I debriefed him on my miscarriage, and described the various ways I'd tried to start a family. "I have just a few questions, Father," I said. Then I pulled out my reporter's notebook, each line of a page covered neatly with my handwriting. "Is the baby I miscarried OK? Why can't I get pregnant? Why is this happening?"

First, he tried to comfort me with the tale of his mother's miscarriage, and how it was the only time he saw his tireless mother rest. Then he grew stern.

"You can try these things. But the answer to getting pregnant lies in your marriage."

I put down my pen, sat back in my chair and tried to process what he'd said. I stumbled out of his rectory trying to figure out what was next.

Like many women, I then found myself going through the fertility clinic regime. My husband and I rose before dawn, handed over blood samples, appeared for implantations and endured the most painful part of awaiting results. At first, that didn't produce a family.

"How do you expect me to go back to my desk with this kind of news?" I said, my face erupting as I spit words into a phone with my fertility doctor on the other end. He advised me to think of the path to having a family like marriage. It's a journey of endurance.

On my third round of fertility treatments, I let our doctor's voicemails pile up unanswered, because I was too nervous to hear the news. He kept eagerly calling, saying that his staff fought over who would tell me I was pregnant. Then he had better news: we were having twins. Every morning, I woke before dawn feeling like a conga line coursed through me; in each sonogram Tom and I saw, two jiggling masses danced before us.

But it didn't take long for us to notice that one heart pounded smoothly and quickly while the other heartbeat faltered. One embryo grew quickly and steadily. The doctor started visits by saying, "I see two heartbeats." Then he would go through the complications that seemed to be before us. We had one healthy baby and a second baby likely to have heart trouble, disabilities... any and every problem imaginable, emerging before us from those grainy screens.

During that weekend we had planned to spend visiting my family and giving them our good news -- when our future as a family hung so perilously in the balance -- I also took the advice of the priest, and looked within our marriage. Tom and I told few people what was happening. We leaned on each other and treated that weekend as an audition for parenthood. We ate; we slept; we tried not to talk about what terrified us. We looked at our wedding photos, and talked about the best parts of our marriage: Trudging through vineyards outside of Bordeaux before dawn in January to persuade a priest to marry us. How the night sky of St. Remy humbled us when it was so clotted with stars. Maybe our efforts at becoming parents would once again fail. But we would do everything to try. I look back on that weekend and think of that as the weekend we became a family.

* [Recorded data]:
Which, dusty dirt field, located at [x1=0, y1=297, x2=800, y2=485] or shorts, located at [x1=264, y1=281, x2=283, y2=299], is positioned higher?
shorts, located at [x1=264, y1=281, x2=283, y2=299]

* * *

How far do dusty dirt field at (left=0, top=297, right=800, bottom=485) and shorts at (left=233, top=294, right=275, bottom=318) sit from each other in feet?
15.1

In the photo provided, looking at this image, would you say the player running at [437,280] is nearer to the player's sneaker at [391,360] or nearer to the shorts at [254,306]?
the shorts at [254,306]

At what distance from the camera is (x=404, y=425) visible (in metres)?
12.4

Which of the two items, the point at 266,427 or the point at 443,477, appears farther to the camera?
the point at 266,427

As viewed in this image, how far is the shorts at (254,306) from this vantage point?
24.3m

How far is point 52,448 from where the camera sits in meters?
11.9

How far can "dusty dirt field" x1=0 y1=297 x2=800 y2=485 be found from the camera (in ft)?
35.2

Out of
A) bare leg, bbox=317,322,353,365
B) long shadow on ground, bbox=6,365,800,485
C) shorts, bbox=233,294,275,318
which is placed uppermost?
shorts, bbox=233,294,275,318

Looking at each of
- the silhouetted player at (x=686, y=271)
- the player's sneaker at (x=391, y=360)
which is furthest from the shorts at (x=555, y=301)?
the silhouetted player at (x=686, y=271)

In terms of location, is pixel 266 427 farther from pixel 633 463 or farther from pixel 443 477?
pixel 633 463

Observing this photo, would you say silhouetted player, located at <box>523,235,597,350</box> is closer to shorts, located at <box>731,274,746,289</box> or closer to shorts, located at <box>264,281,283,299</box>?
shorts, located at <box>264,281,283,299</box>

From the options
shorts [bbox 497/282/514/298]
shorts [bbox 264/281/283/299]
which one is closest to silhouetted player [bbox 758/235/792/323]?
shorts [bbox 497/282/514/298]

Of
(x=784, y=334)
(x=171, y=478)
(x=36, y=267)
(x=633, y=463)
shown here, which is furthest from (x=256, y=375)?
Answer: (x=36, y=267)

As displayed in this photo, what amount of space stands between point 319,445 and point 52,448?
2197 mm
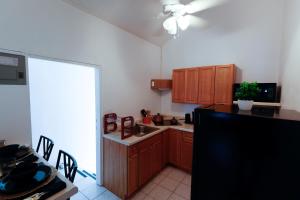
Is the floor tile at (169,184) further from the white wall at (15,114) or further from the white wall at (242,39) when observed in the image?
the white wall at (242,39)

* [Exercise aim]: In the passage about fertility treatments, on which round of treatment did the writer learn of the pregnancy with twins?

* [Your solution]: The third round of fertility treatments.